Grooming: The thick, low-shedding coat is fairly easy to maintain if kept about 1-1 ½ inches on the body and somewhat longer on the head.
It then can be tidied with regular combing, intermittent bathing, and trimming as needed. Also, clean and trim the ears on a regular basis.
Year of AKC recognition: 2015
Size: Males – 17 – 19 inches, 28 ½ – 35 pounds; females – 16 – 18 inches, 24 – 31 pounds
Life expectancy: 15 – 17 years
Lagotto Romagnolo Temperament
Temperament: The Lagotto Romagnolo is a very loyal, and affectionate breed that possesses keen senses and a strong working drive. In addition, they’re highly adaptable and unusually smart.
In addition, the Lagotto is a great family dog who will delight their owners with their happy demeanor.

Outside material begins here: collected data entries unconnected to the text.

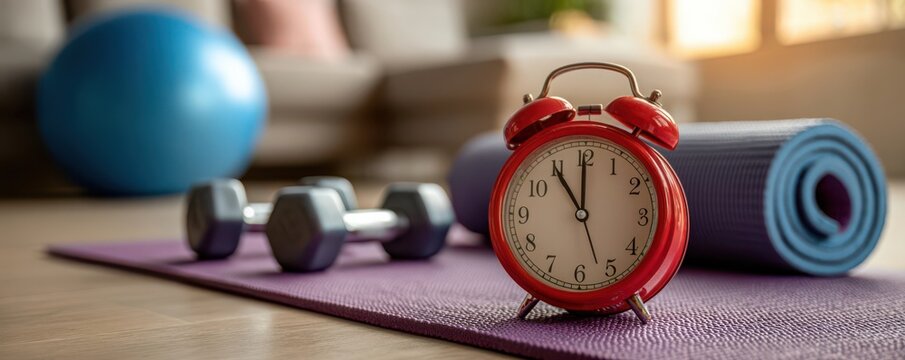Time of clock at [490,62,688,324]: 11:00
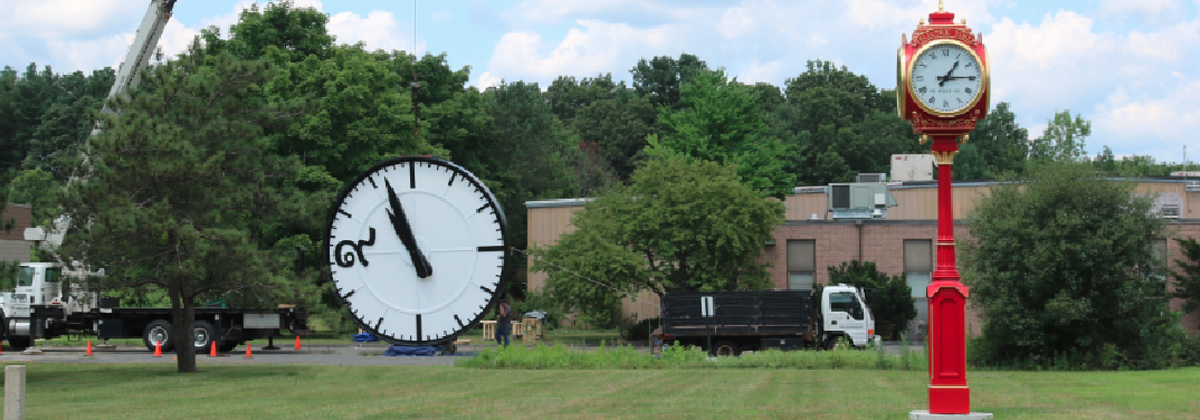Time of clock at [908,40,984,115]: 1:14
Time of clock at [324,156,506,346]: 10:56
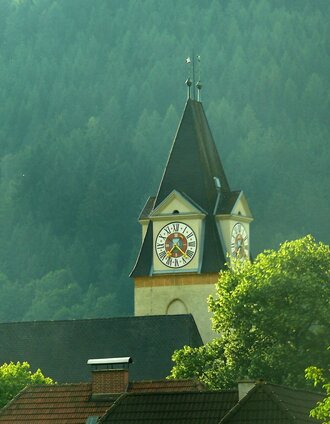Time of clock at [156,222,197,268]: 7:22
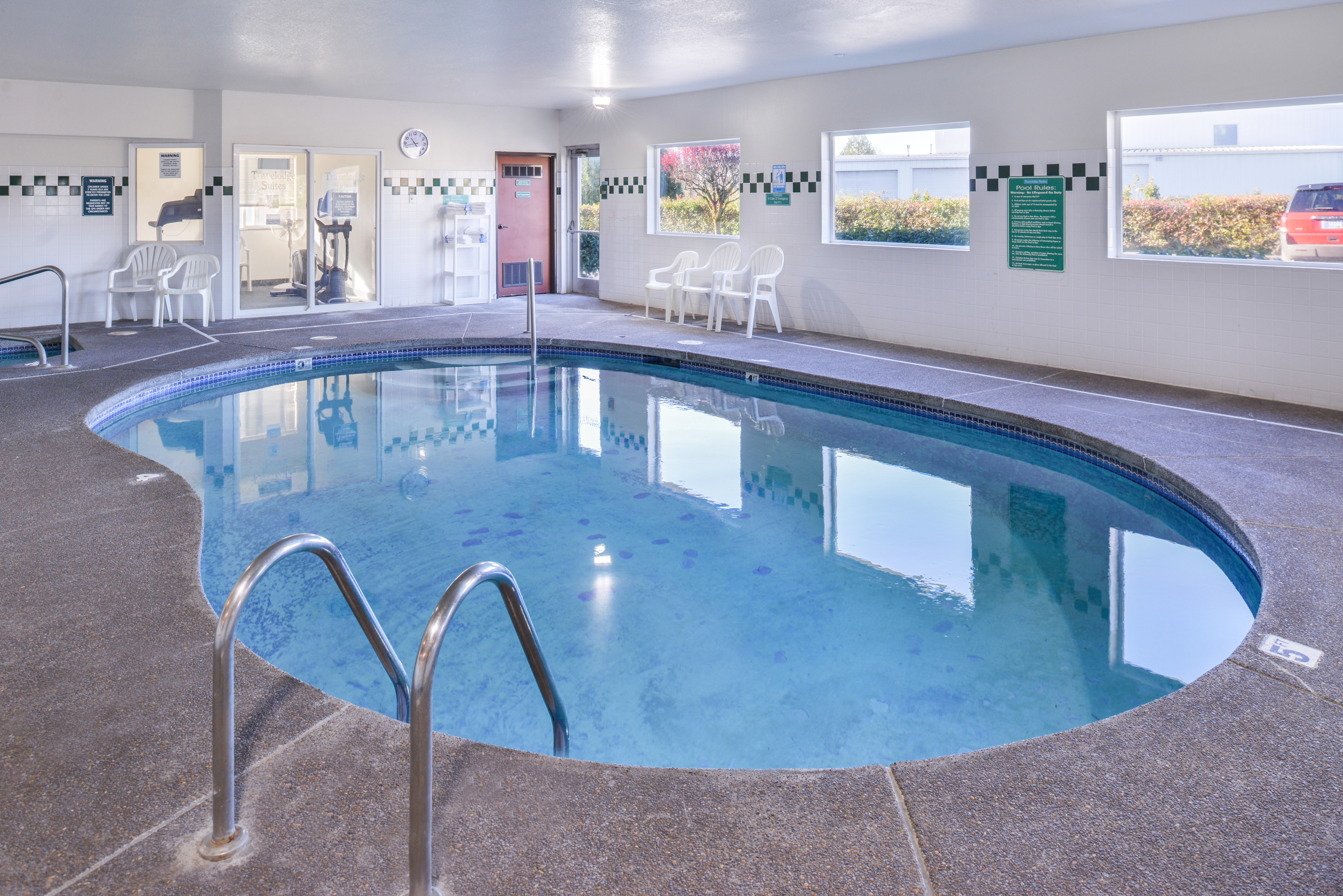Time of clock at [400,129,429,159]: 10:42
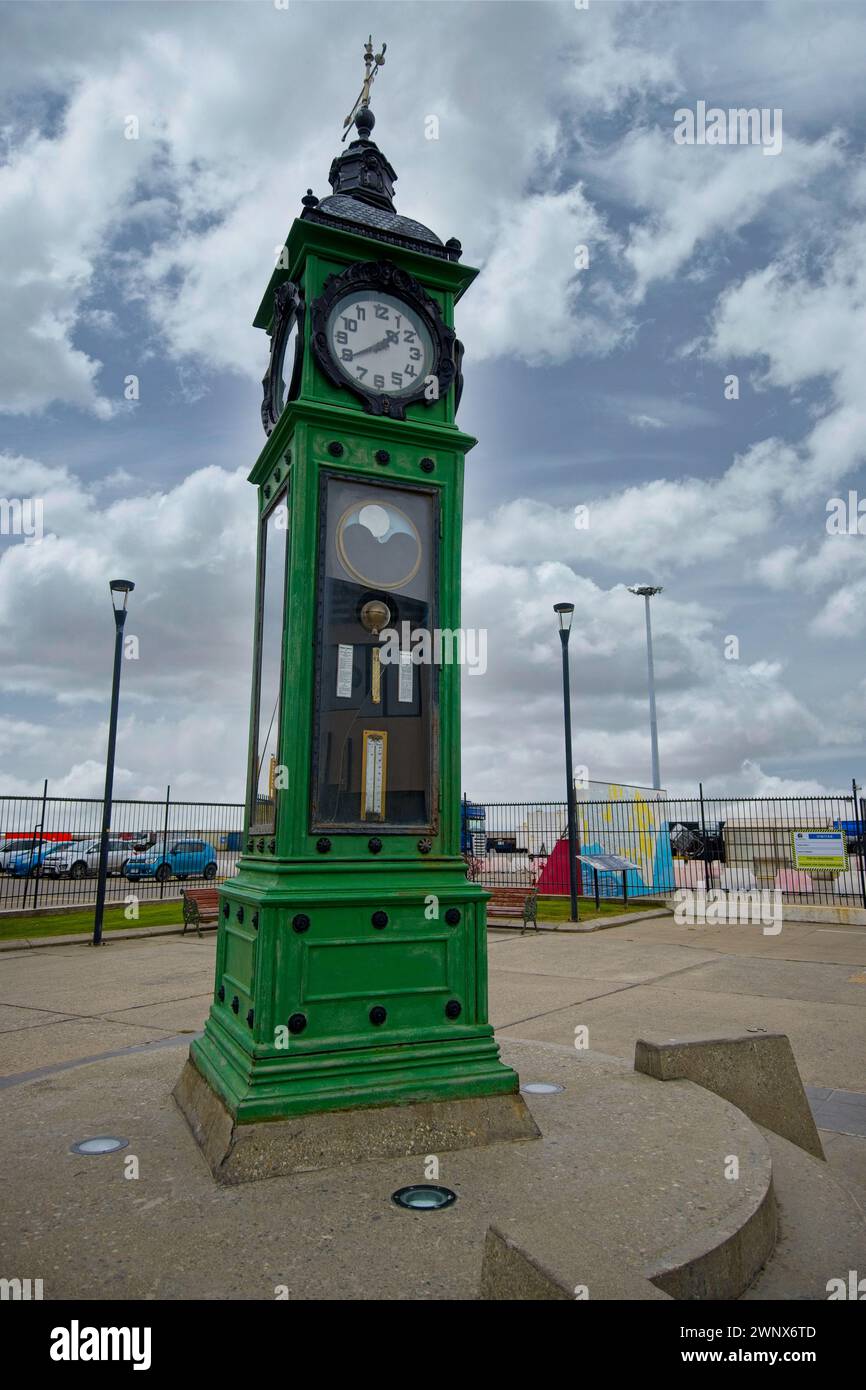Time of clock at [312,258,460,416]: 1:39
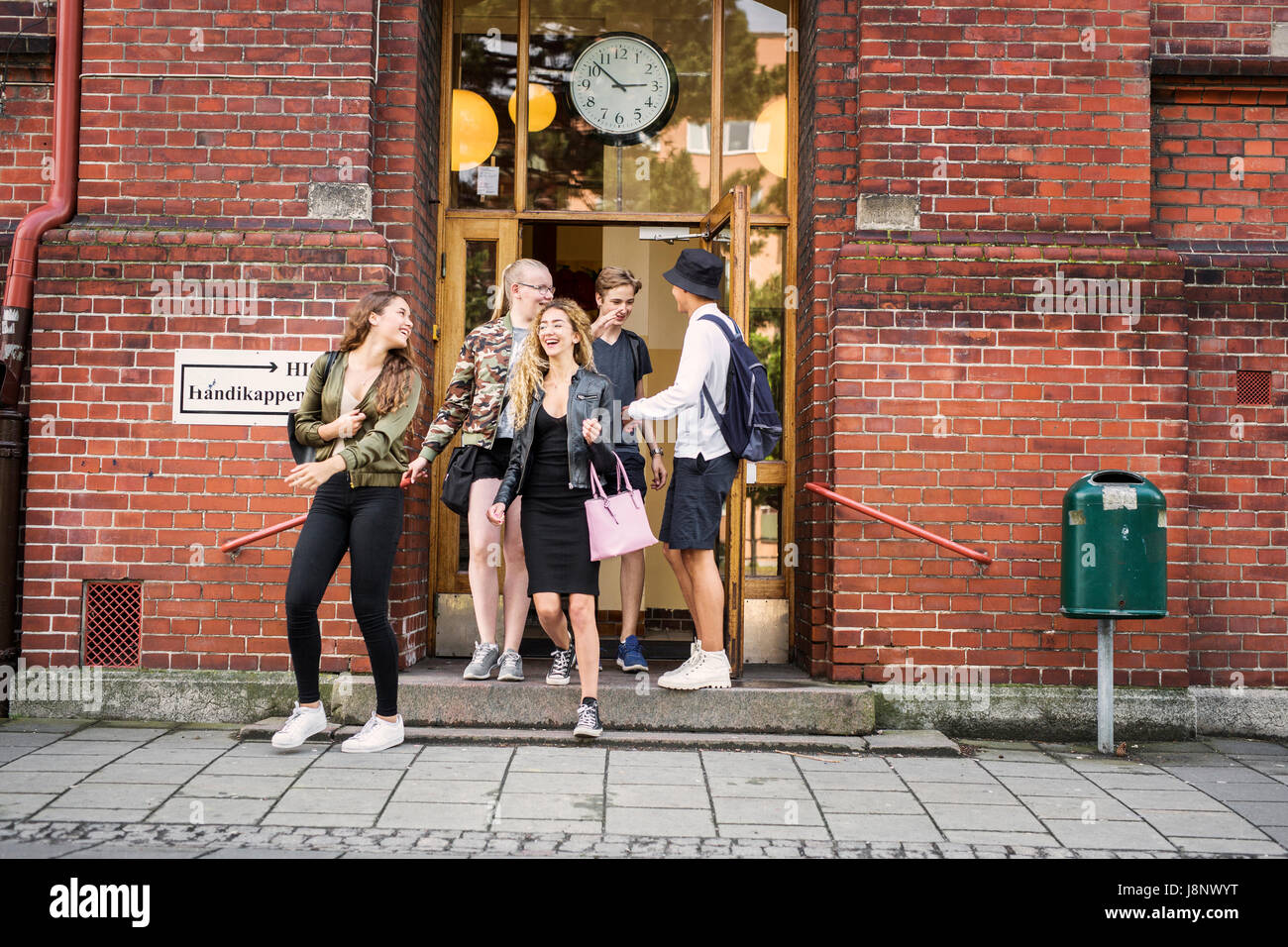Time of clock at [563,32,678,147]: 2:52
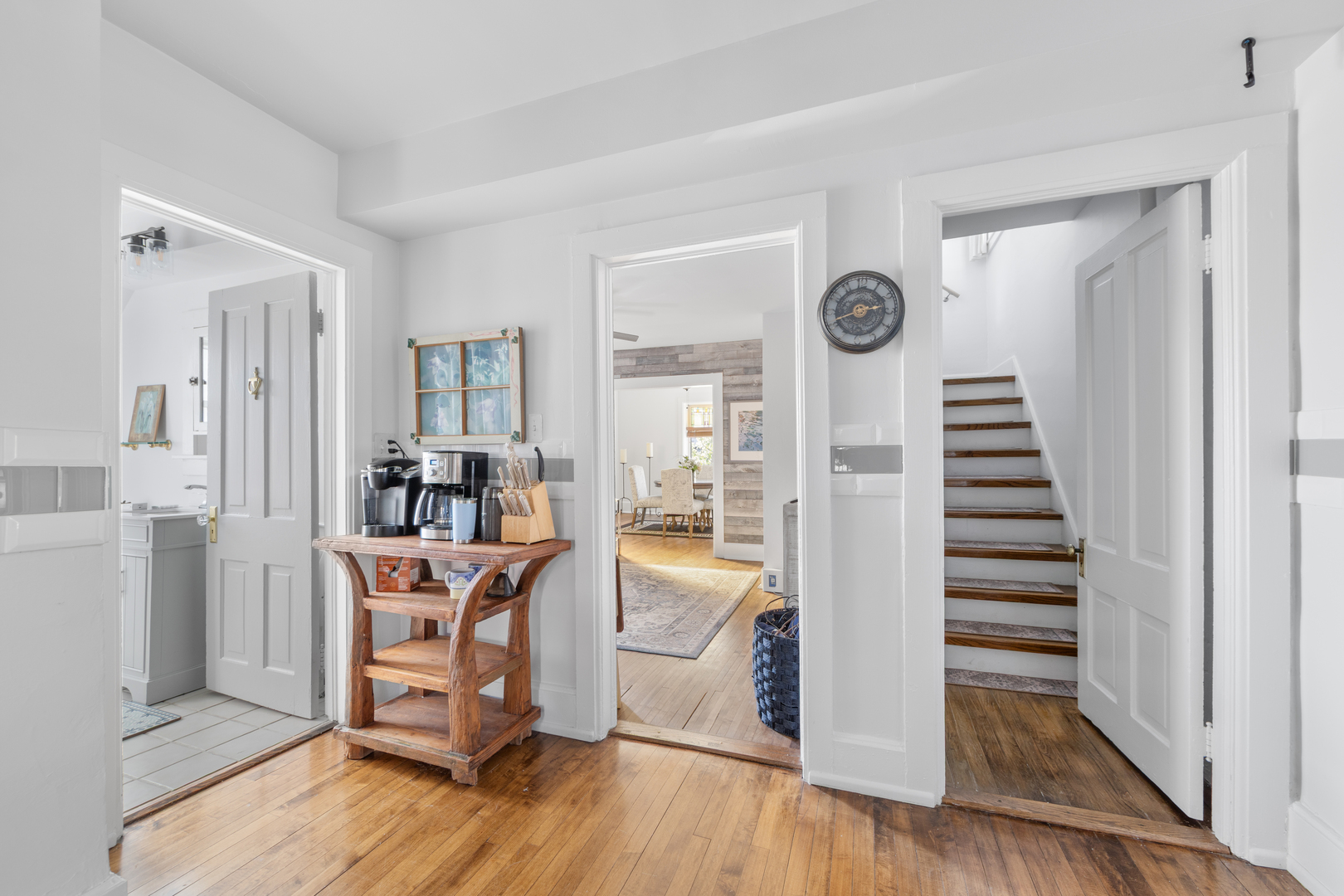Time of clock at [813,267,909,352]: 2:41
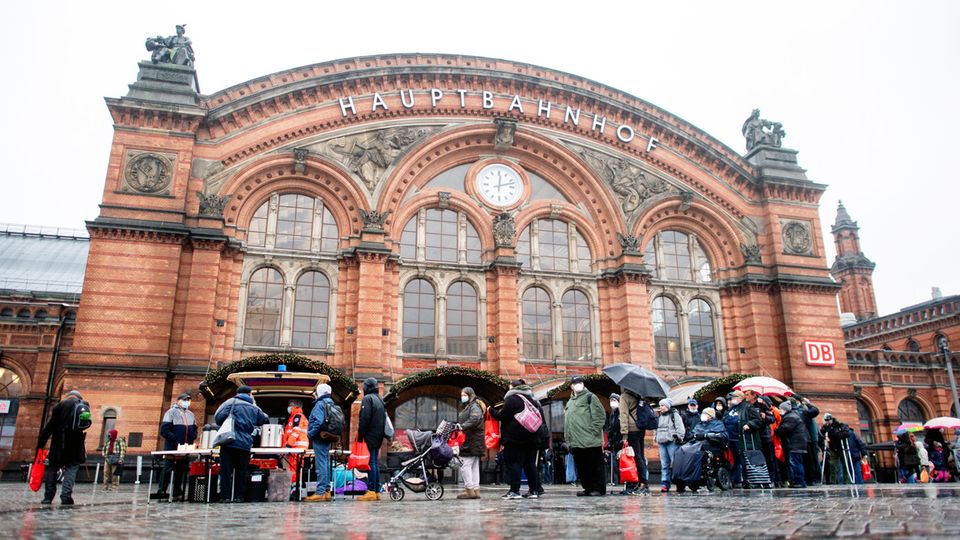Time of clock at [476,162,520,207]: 12:12
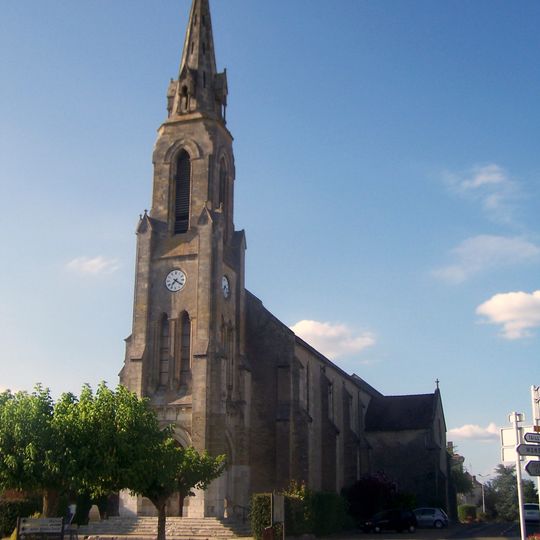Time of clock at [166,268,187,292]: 7:20
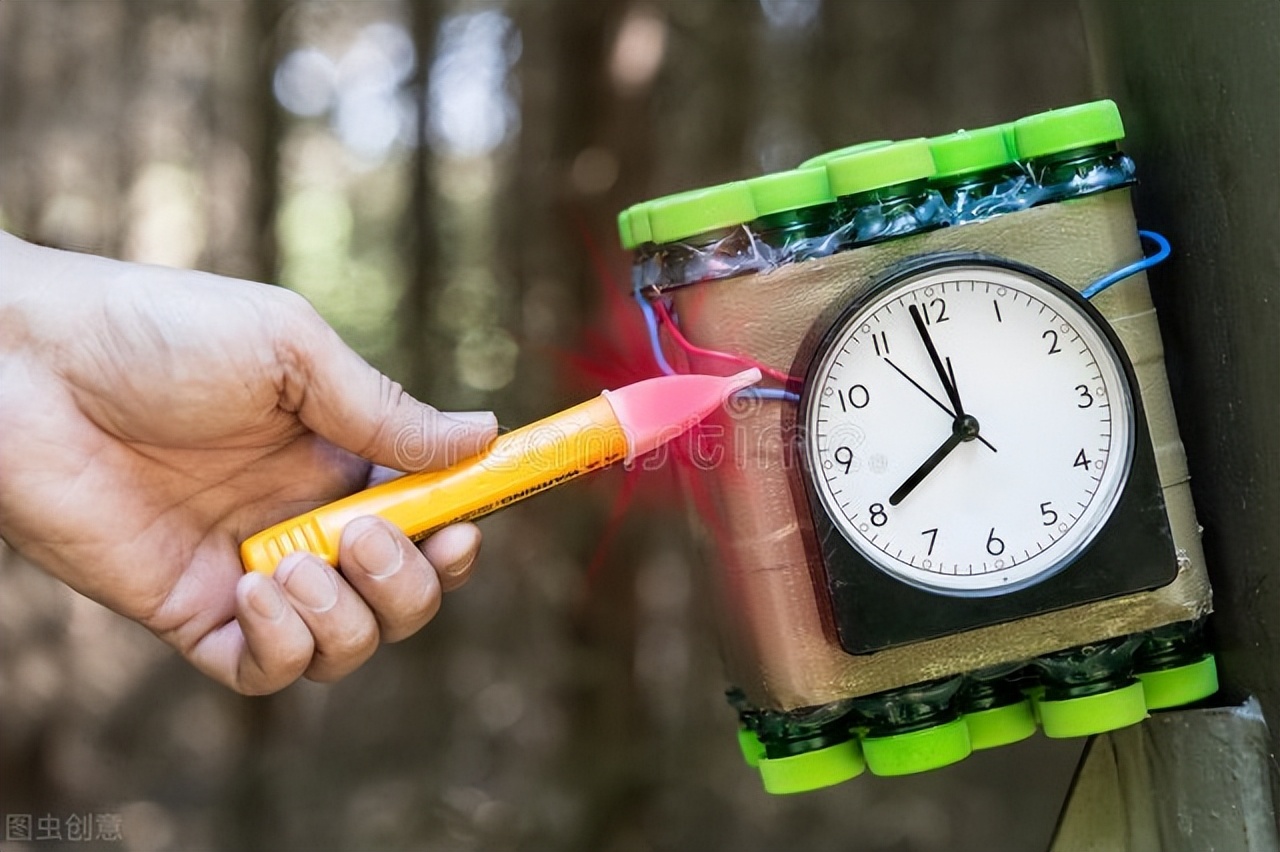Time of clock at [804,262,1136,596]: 7:58
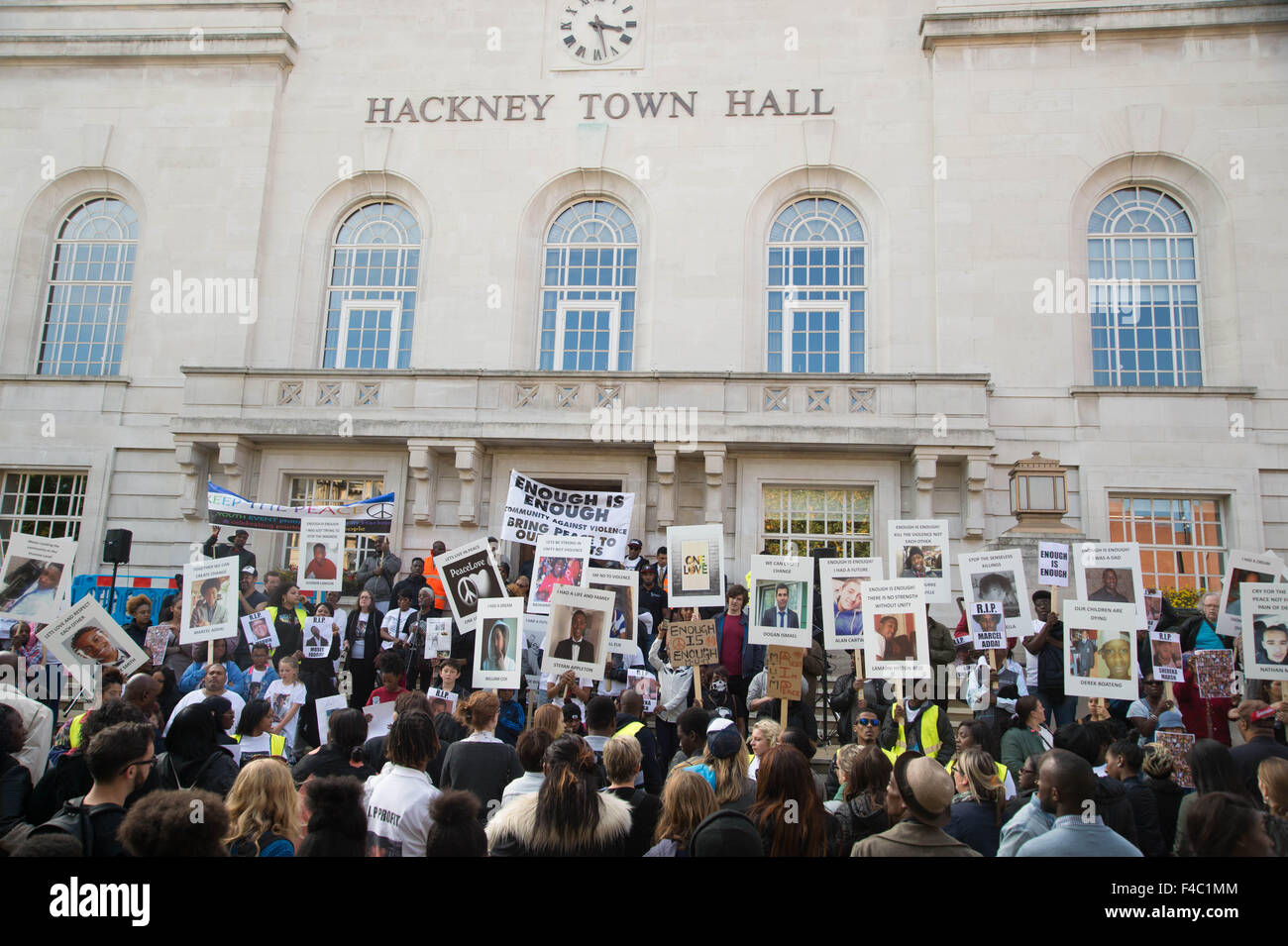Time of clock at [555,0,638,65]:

It is very important for owners to provide consistent socialization and ample amounts of daily exercise as well as training, which they can pick up very fast.
These dogs are extremely devoted to their family; however, they can be reserved with strangers.
The Lagotto Romagnolo is very trustworthy around other animals as well; however, it is important that they’re socialized with other pets as puppies.
Parent club: Lagotto Club of America (www.lagottous.com); founded in 2007
Rescue: E-mail DirectorTN@lagottous.com for rescue information
Buyer’s advice from Parent club: The Lagotto is an excellent choice for active families, However, it is a rare breed. Buyers should contact the parent club for information on breeders here and abroad.
Ask any breeder, domestic or international, if he’s had his stock tested for hip and eye defects.